Take the line that contains "If we look at" as the first line and the final line of the records as the last; return exactly those lines and the lines between.

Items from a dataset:
□ □ □ □
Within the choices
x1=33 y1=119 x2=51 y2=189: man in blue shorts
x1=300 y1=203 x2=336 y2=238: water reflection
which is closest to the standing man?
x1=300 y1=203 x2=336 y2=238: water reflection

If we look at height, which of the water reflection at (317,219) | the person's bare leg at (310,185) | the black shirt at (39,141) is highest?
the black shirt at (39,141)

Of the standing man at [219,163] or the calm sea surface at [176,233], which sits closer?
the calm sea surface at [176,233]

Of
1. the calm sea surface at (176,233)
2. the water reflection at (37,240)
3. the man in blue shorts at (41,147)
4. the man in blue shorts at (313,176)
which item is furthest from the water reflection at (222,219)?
□ □ □ □
- RESULT OF THIS TASK -
If we look at height, which of the water reflection at (317,219) | the person's bare leg at (310,185) | the black shirt at (39,141) is highest?
the black shirt at (39,141)

Of the standing man at [219,163] or the calm sea surface at [176,233], which sits closer?
the calm sea surface at [176,233]

Of
1. the calm sea surface at (176,233)
2. the water reflection at (37,240)
3. the man in blue shorts at (41,147)
4. the man in blue shorts at (313,176)
which item is furthest from the water reflection at (222,219)?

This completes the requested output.